修正策略迭代(MPI)也称为乐观策略迭代，是许多强化学习算法的核心。它通过结合策略迭代和值迭代的元素来工作。MPI的收敛性已经在折现和平均成本mpp的情况下得到了很好的研究。在这项工作中，我们考虑了指数成本风险敏感的MDP公式，已知它对模型参数具有一定的鲁棒性。虽然政策迭代和价值迭代在风险敏感型mdp的背景下已经得到了很好的研究，但对修正策略迭代的研究相对较少。我们首次证明了在有限状态和有限作用空间下，MPI对于风险敏感问题也是收敛的。由于指数成本公式处理乘法Bellman方程，我们的主要贡献是收敛证明，这与贴现和风险中性平均成本问题的现有结果有很大不同。附录中还提供了对风险敏感的mdp近似修改策略迭代的证明。

引用次数: 0

Certified Invertibility in Neural Networks via Mixed-Integer Programming 基于混合整数规划的神经网络的证明可逆性

Conference on Learning for Dynamics & Control

Pub Date : 2023-01-27 DOI: 10.48550/arXiv.2301.11783

Tianqi Cui, Tom S. Bertalan, George J. Pappas, M. Morari, I. Kevrekidis, Mahyar Fazlyab

Neural networks are known to be vulnerable to adversarial attacks, which are small, imperceptible perturbations that can significantly alter the network's output. Conversely, there may exist large, meaningful perturbations that do not affect the network's decision (excessive invariance). In our research, we investigate this latter phenomenon in two contexts: (a) discrete-time dynamical system identification, and (b) the calibration of a neural network's output to that of another network. We examine noninvertibility through the lens of mathematical optimization, where the global solution measures the ``safety"of the network predictions by their distance from the non-invertibility boundary. We formulate mixed-integer programs (MIPs) for ReLU networks and $L_p$ norms ($p=1,2,infty$) that apply to neural network approximators of dynamical systems. We also discuss how our findings can be useful for invertibility certification in transformations between neural networks, e.g. between different levels of network pruning.

众所周知，神经网络很容易受到对抗性攻击，这种攻击是微小的、难以察觉的扰动，可以显著改变网络的输出。
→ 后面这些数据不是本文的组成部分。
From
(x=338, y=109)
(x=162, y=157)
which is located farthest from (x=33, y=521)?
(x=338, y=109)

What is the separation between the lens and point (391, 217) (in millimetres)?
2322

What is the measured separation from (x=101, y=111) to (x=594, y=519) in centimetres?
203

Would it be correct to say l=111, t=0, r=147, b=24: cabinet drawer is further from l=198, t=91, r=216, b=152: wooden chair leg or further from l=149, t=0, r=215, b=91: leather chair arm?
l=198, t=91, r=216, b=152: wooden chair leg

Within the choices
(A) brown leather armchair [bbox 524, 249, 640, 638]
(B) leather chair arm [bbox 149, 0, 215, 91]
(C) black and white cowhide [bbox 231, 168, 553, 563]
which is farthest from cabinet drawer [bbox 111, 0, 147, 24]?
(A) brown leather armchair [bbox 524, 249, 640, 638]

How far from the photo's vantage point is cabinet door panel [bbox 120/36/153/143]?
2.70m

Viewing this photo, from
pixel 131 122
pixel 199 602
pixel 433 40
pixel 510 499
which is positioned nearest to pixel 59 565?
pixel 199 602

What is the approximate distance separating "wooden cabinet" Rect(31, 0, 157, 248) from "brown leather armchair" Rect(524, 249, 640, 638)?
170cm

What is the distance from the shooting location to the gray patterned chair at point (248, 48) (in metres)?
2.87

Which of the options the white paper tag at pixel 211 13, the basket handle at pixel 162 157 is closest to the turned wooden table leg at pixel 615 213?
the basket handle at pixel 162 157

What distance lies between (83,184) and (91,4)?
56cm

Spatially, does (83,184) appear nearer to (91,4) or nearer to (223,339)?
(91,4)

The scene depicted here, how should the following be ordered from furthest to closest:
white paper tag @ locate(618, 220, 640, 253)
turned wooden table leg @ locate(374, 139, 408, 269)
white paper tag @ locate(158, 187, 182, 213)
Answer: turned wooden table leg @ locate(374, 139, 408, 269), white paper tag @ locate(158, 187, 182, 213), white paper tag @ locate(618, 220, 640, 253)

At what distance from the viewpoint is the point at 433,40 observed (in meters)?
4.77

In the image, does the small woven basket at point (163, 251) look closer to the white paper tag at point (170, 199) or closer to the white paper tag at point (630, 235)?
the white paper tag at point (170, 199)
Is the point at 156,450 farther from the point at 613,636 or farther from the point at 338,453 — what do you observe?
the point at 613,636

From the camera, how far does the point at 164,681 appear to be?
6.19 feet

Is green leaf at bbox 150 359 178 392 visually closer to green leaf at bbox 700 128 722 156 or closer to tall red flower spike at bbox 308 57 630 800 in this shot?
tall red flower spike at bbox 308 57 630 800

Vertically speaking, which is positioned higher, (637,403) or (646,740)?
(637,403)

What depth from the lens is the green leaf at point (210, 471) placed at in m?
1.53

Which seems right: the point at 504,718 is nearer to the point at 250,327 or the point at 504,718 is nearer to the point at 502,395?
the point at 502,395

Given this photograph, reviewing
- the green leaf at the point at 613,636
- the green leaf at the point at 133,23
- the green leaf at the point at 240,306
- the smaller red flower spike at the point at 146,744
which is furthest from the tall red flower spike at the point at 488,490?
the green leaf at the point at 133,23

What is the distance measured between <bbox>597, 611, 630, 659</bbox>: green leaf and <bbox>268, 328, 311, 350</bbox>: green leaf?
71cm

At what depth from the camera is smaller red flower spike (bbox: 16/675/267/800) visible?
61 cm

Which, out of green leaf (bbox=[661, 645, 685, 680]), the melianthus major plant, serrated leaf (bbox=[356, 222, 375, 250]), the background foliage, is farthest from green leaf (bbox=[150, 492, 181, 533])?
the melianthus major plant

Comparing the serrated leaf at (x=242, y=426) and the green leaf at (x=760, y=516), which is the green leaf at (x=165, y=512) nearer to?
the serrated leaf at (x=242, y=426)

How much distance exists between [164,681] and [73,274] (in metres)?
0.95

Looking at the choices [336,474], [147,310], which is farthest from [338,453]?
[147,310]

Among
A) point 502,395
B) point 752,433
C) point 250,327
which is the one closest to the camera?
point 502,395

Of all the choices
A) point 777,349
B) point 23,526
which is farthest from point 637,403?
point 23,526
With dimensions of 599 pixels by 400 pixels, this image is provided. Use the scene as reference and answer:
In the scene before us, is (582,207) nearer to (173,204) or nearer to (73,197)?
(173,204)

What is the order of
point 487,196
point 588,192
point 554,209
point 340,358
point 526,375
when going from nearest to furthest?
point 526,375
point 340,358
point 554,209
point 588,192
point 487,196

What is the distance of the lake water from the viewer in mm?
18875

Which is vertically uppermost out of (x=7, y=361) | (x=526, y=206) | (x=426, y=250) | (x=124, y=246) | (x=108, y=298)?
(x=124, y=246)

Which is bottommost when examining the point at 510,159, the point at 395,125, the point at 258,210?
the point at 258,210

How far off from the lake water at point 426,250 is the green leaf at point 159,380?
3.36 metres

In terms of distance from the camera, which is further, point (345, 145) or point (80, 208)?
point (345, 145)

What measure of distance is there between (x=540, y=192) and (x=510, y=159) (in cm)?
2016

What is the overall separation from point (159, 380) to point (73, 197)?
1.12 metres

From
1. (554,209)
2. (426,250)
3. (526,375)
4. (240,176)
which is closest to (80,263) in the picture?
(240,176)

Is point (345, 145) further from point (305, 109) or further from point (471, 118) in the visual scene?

相反，可能存在不影响网络决策的大而有意义的扰动(过度不变性)。在我们的研究中，我们在两种情况下研究了后一种现象:(a)离散时间动力系统识别，以及(b)神经网络输出与另一个网络输出的校准。我们通过数学优化的镜头来检查不可逆性，其中全局解通过它们与不可逆性边界的距离来测量网络预测的“安全性”。我们为ReLU网络和$L_p$规范($p=1,2,infty$)制定了混合整数程序(MIPs)，适用于动态系统的神经网络逼近器。我们还讨论了我们的发现如何对神经网络之间转换的可逆性证明有用，例如在不同级别的网络修剪之间。

引用次数: 0

Online switching control with stability and regret guarantees 在线切换控制，具有稳定性和遗憾保证

Conference on Learning for Dynamics & Control

Pub Date : 2023-01-20 DOI: 10.48550/arXiv.2301.08445

Yingying Li, James A. Preiss, Na Li, Yiheng Lin, A. Wierman, J. Shamma

This paper considers online switching control with a finite candidate controller pool, an unknown dynamical system, and unknown cost functions. The candidate controllers can be unstabilizing policies. We only require at least one candidate controller to satisfy certain stability properties, but we do not know which one is stabilizing. We design an online algorithm that guarantees finite-gain stability throughout the duration of its execution. We also provide a sublinear policy regret guarantee compared with the optimal stabilizing candidate controller. Lastly, we numerically test our algorithm on quadrotor planar flights and compare it with a classical switching control algorithm, falsification-based switching, and a classical multi-armed bandit algorithm, Exp3 with batches.

研究具有有限候选控制器池、未知动力系统和未知代价函数的在线切换控制问题。候选控制器可以是不稳定策略。我们只需要至少一个候选控制器来满足一定的稳定性，但我们不知道哪一个是稳定的。我们设计了一种在线算法，在整个执行过程中保证有限增益的稳定性。与最优稳定候选控制器相比，我们还提供了次线性策略遗憾保证。最后，我们在四旋翼平面飞行中对该算法进行了数值测试，并将其与经典的切换控制算法、基于伪造的切换算法和经典的多臂强盗算法Exp3进行了比较。

引用次数: 4

Can Direct Latent Model Learning Solve Linear Quadratic Gaussian Control? 直接潜模型学习能解决线性二次高斯控制吗?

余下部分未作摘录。